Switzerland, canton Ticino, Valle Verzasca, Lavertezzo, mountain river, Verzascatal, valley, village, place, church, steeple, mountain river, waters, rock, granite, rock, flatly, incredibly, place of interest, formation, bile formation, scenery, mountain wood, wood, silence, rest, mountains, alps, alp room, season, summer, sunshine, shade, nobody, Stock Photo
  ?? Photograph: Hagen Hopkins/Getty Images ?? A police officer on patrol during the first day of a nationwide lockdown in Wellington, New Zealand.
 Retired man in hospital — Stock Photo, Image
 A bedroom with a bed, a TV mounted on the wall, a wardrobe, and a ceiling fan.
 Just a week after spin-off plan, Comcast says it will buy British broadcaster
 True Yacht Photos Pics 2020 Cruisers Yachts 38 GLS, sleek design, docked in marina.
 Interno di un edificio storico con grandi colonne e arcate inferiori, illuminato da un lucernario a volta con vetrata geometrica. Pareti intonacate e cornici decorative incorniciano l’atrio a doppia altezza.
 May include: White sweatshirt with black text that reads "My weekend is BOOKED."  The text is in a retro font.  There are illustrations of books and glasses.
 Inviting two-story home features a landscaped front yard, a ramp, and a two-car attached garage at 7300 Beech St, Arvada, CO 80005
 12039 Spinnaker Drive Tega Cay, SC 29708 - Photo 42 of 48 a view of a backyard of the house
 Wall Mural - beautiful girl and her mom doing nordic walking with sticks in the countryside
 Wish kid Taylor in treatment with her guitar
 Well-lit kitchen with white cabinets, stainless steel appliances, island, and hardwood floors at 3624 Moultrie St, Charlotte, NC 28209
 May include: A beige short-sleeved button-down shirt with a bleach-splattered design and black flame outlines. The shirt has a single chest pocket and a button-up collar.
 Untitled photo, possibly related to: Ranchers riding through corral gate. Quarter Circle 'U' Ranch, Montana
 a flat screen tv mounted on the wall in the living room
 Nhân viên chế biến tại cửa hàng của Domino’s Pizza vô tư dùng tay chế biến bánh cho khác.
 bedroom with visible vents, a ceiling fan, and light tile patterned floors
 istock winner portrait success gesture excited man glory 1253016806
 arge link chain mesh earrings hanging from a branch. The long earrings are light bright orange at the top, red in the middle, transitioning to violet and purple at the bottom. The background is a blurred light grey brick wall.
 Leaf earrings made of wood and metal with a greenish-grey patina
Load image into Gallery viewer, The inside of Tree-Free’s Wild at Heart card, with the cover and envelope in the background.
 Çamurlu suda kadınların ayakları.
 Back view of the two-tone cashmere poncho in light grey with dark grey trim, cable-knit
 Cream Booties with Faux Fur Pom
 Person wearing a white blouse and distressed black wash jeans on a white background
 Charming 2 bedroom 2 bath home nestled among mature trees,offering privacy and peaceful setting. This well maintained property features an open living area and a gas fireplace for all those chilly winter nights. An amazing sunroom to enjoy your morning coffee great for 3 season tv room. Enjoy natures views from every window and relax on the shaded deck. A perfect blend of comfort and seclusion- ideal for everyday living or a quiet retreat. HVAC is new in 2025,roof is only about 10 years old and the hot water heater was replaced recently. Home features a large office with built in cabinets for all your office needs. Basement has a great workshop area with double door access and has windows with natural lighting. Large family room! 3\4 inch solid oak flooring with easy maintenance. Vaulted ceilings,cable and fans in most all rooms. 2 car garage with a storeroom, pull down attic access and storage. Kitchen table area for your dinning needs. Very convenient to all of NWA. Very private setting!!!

Task to carry out> Copy all of the lines above verbatim, keeping every character and space unchanged.

Reply>
Switzerland, canton Ticino, Valle Verzasca, Lavertezzo, mountain river, Verzascatal, valley, village, place, church, steeple, mountain river, waters, rock, granite, rock, flatly, incredibly, place of interest, formation, bile formation, scenery, mountain wood, wood, silence, rest, mountains, alps, alp room, season, summer, sunshine, shade, nobody, Stock Photo
  ?? Photograph: Hagen Hopkins/Getty Images ?? A police officer on patrol during the first day of a nationwide lockdown in Wellington, New Zealand.
 Retired man in hospital — Stock Photo, Image
 A bedroom with a bed, a TV mounted on the wall, a wardrobe, and a ceiling fan.
 Just a week after spin-off plan, Comcast says it will buy British broadcaster
 True Yacht Photos Pics 2020 Cruisers Yachts 38 GLS, sleek design, docked in marina.
 Interno di un edificio storico con grandi colonne e arcate inferiori, illuminato da un lucernario a volta con vetrata geometrica. Pareti intonacate e cornici decorative incorniciano l’atrio a doppia altezza.
 May include: White sweatshirt with black text that reads "My weekend is BOOKED."  The text is in a retro font.  There are illustrations of books and glasses.
 Inviting two-story home features a landscaped front yard, a ramp, and a two-car attached garage at 7300 Beech St, Arvada, CO 80005
 12039 Spinnaker Drive Tega Cay, SC 29708 - Photo 42 of 48 a view of a backyard of the house
 Wall Mural - beautiful girl and her mom doing nordic walking with sticks in the countryside
 Wish kid Taylor in treatment with her guitar
 Well-lit kitchen with white cabinets, stainless steel appliances, island, and hardwood floors at 3624 Moultrie St, Charlotte, NC 28209
 May include: A beige short-sleeved button-down shirt with a bleach-splattered design and black flame outlines. The shirt has a single chest pocket and a button-up collar.
 Untitled photo, possibly related to: Ranchers riding through corral gate. Quarter Circle 'U' Ranch, Montana
 a flat screen tv mounted on the wall in the living room
 Nhân viên chế biến tại cửa hàng của Domino’s Pizza vô tư dùng tay chế biến bánh cho khác.
 bedroom with visible vents, a ceiling fan, and light tile patterned floors
 istock winner portrait success gesture excited man glory 1253016806
 arge link chain mesh earrings hanging from a branch. The long earrings are light bright orange at the top, red in the middle, transitioning to violet and purple at the bottom. The background is a blurred light grey brick wall.
 Leaf earrings made of wood and metal with a greenish-grey patina
Load image into Gallery viewer, The inside of Tree-Free’s Wild at Heart card, with the cover and envelope in the background.
 Çamurlu suda kadınların ayakları.
 Back view of the two-tone cashmere poncho in light grey with dark grey trim, cable-knit
 Cream Booties with Faux Fur Pom
 Person wearing a white blouse and distressed black wash jeans on a white background
 Charming 2 bedroom 2 bath home nestled among mature trees,offering privacy and peaceful setting. This well maintained property features an open living area and a gas fireplace for all those chilly winter nights. An amazing sunroom to enjoy your morning coffee great for 3 season tv room. Enjoy natures views from every window and relax on the shaded deck. A perfect blend of comfort and seclusion- ideal for everyday living or a quiet retreat. HVAC is new in 2025,roof is only about 10 years old and the hot water heater was replaced recently. Home features a large office with built in cabinets for all your office needs. Basement has a great workshop area with double door access and has windows with natural lighting. Large family room! 3\4 inch solid oak flooring with easy maintenance. Vaulted ceilings,cable and fans in most all rooms. 2 car garage with a storeroom, pull down attic access and storage. Kitchen table area for your dinning needs. Very convenient to all of NWA. Very private setting!!!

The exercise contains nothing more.